Et ce procès des réseaux sociaux est un peu rapide. Leurs bénéfices compensent largement leurs défauts.  Depuis dix ans, ces réseaux sociaux font entendre les voix des féministes qui étaient inaudible quand la parole publique était verrouillée par quelques journaux dirigés par une poignée d’hommes dominants. Même chose pour l’écologie. Sans réseaux sociaux, pas de MeToo, pas de Greta Thunberg…

Entre hommes. Autre problème dans le discours sur cette affaire : la place laissée aux femmes. Les protagonistes principaux sont tous des hommes : l’ex candidat, l’activiste russe, l’avocat Juan Branco… La jeune femme destinataire des vidéos n’est apparue que très tard. Les premières mentions parlent « d’une source qui avait une relation consentie avec Benjamin Griveaux ». Décortiquons. Une source : elle a simplement été instrumentalisée pour un affrontement politique. « Qui avait une relation sexuelle consentie » : l’expression qui a largement été utilisée dans les médias est incroyable ! Une relation sexuelle non consentie s’appelle un viol. Donc « une relation sexuelle consentie » ne veut rien dire.

Responsable ? Au final, les commentaires largement répandus dans la presse désignent les victimes et les coupables. Benjamin Griveaux est indéniablement victime de ce que l’on appelle « revenge porn » (vengeance par la mise en ligne de photos, vidéos, ou autres types de contenus à caractère sexuel sans l’autorisation de la personne concernée). Beaucoup de féministes font remarquer que cette pratique ne provoque pas une telle mobilisation quand la victime est une femme moins connue.
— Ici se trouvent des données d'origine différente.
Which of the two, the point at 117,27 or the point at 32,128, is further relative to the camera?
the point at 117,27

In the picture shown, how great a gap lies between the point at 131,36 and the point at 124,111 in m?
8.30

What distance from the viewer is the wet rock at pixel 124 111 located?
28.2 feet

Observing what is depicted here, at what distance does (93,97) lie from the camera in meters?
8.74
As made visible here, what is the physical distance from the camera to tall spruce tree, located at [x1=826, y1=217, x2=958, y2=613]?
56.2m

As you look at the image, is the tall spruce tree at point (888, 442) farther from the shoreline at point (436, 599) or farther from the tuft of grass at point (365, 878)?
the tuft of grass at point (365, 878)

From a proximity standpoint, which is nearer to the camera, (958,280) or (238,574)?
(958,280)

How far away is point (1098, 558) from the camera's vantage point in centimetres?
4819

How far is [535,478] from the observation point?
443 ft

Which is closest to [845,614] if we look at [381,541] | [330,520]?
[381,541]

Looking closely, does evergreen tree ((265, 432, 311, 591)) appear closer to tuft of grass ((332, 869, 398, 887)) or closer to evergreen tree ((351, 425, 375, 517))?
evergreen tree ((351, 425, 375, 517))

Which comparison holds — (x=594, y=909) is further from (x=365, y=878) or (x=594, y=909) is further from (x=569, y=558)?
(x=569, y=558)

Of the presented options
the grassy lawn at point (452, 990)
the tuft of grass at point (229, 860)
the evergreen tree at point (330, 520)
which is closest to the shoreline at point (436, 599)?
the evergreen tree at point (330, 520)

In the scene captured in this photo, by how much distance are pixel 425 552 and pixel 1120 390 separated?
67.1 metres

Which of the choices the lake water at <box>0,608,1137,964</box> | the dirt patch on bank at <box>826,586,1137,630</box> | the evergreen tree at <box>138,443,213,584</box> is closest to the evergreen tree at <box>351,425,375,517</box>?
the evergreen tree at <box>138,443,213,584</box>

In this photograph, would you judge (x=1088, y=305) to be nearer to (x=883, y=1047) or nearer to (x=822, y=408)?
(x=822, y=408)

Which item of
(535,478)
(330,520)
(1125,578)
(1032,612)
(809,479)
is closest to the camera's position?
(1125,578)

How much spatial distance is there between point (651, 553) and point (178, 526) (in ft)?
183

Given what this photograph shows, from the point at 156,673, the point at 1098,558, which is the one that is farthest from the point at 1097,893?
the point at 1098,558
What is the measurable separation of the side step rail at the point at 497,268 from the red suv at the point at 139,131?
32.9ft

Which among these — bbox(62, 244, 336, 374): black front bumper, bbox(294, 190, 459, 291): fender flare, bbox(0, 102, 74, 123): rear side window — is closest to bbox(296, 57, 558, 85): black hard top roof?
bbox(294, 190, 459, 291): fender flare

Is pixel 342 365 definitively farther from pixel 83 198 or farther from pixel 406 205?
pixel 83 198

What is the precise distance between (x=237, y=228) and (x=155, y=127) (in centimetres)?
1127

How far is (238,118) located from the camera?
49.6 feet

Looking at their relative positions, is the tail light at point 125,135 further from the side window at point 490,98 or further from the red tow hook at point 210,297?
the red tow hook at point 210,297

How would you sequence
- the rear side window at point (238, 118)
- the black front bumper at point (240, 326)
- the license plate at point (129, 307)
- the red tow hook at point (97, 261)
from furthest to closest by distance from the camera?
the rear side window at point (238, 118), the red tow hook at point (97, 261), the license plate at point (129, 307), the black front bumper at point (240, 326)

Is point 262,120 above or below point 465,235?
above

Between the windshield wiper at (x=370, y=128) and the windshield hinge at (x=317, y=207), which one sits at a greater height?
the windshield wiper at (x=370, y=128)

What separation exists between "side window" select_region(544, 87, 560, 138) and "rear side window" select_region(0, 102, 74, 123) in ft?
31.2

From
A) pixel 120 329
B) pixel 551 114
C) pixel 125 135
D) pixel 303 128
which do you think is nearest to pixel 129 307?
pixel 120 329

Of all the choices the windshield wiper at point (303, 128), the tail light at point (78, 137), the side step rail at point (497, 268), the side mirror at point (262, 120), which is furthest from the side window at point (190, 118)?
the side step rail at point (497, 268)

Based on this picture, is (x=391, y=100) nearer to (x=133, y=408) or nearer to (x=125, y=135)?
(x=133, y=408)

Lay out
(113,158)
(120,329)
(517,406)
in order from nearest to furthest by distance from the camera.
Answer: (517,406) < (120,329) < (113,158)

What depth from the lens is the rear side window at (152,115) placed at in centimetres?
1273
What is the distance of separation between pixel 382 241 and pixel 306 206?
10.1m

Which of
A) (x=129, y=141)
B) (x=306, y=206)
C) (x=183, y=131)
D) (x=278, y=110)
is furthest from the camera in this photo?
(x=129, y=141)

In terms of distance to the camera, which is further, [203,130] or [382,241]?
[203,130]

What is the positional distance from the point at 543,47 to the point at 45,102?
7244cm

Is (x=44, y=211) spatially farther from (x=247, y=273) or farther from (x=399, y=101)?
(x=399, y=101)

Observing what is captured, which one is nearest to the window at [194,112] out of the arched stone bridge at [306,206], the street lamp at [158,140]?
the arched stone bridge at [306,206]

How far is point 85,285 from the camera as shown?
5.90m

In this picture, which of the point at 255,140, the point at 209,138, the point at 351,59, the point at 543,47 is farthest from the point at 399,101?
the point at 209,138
Le plus souvent, quand une femme est victime de violence sexuelle ou sexiste, c’est elle qui est accusée d’avoir manqué de prudence ou d’avoir provoqué.

Dans le cas Griveaux, les voix qui évoquaient à minima un manque de prudence ont été couvertes par les défenseurs du candidat démissionnaire très remontés contre les réseaux sociaux. Cependant, dès le 14 février, Serge July, co-fondateur de Libération lançait sur LCI : «  Quand on est un homme politique, à l’époque des réseaux sociaux, on fait gaffe. Le mec qui fait pas gaffe, c’est un con et Griveaux est un con. Voilà ça me parait aussi simple que ça ! »
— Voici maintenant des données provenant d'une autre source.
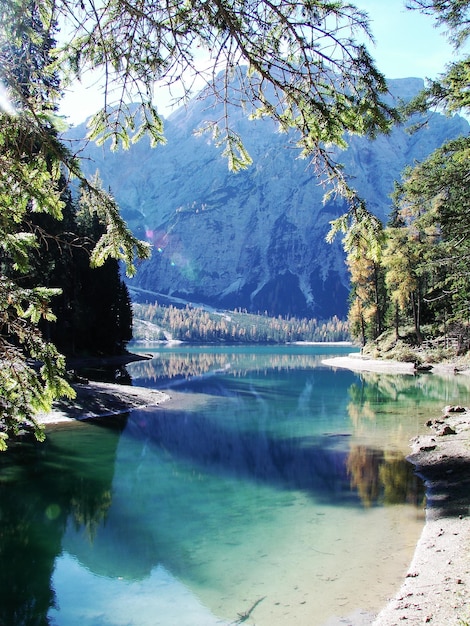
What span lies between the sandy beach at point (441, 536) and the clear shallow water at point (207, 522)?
0.44 m

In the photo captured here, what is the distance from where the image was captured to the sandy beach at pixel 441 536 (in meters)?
7.48

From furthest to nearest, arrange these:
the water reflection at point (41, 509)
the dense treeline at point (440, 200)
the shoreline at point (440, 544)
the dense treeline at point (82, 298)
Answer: the dense treeline at point (82, 298) < the water reflection at point (41, 509) < the shoreline at point (440, 544) < the dense treeline at point (440, 200)

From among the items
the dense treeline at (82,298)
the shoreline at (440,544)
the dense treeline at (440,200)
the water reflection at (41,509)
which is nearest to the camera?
the dense treeline at (440,200)

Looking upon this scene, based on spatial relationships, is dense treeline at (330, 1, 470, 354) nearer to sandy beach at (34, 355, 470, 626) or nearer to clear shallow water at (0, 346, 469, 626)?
sandy beach at (34, 355, 470, 626)

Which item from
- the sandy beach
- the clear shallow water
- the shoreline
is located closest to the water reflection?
the clear shallow water

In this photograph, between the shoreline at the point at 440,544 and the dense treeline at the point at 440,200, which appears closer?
the dense treeline at the point at 440,200

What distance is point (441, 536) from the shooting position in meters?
10.5

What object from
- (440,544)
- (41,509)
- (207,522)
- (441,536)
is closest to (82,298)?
(41,509)

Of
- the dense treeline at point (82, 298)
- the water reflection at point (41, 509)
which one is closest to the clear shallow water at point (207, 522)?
the water reflection at point (41, 509)

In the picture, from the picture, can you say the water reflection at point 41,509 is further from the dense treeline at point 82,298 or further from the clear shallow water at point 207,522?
the dense treeline at point 82,298

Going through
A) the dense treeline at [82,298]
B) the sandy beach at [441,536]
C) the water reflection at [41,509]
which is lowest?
the water reflection at [41,509]

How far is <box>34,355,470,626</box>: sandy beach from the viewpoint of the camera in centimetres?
748

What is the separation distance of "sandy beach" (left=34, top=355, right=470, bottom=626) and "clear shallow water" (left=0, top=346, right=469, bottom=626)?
0.44 metres

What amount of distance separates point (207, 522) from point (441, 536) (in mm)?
5631
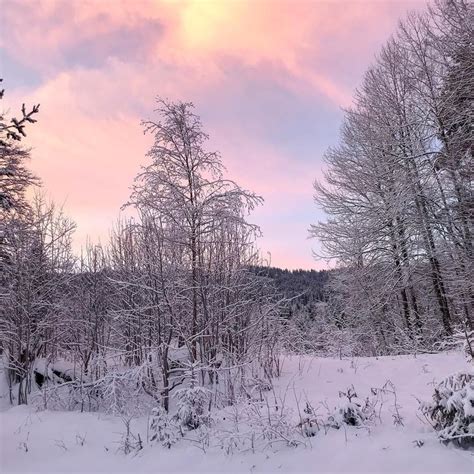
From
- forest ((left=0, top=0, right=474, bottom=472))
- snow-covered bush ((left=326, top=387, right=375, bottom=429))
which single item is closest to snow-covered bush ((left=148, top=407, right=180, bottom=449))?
forest ((left=0, top=0, right=474, bottom=472))

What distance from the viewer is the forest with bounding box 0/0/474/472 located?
256 inches

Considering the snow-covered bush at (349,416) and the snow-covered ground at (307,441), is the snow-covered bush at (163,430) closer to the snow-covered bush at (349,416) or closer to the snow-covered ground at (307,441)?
the snow-covered ground at (307,441)

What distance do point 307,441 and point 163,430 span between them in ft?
7.79

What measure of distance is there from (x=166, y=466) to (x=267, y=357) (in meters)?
4.61

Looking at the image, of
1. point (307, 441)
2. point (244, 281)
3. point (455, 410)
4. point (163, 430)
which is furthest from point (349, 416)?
point (244, 281)

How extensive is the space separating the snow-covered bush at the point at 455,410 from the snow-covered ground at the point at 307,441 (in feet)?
0.52

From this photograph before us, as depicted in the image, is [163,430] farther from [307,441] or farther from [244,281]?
[244,281]

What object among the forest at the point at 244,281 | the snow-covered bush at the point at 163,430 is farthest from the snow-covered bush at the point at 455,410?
the snow-covered bush at the point at 163,430

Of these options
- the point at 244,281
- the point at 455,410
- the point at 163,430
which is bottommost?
the point at 163,430

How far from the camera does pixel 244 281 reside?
1056 cm

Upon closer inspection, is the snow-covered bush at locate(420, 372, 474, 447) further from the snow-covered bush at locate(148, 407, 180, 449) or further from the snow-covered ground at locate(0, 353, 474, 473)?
the snow-covered bush at locate(148, 407, 180, 449)

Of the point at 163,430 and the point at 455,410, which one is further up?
the point at 455,410

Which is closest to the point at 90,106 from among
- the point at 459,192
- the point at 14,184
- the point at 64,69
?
the point at 64,69

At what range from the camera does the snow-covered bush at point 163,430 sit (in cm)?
610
Il a été conspué par ceux qui défendaient le « droit à la vie privée. » Puis ils se sont calmés. Quelques jours plus tard, Olivier Faure le déplorait en des termes plus policés, sur France Inter le 16 février :  « qu’un ministre se permette ce type d’envois, c’est d’une légèreté incroyable. » Pour lui, « un responsable politique ne doit pas se rendre vulnérable » Il ne veut pas que le «pays soit gouverné par des hommes qui peuvent être la proie de maîtres chanteurs.» Un avis qui ne met cependant pas fin à la posture victimaire conférée à Benjamin Griveaux.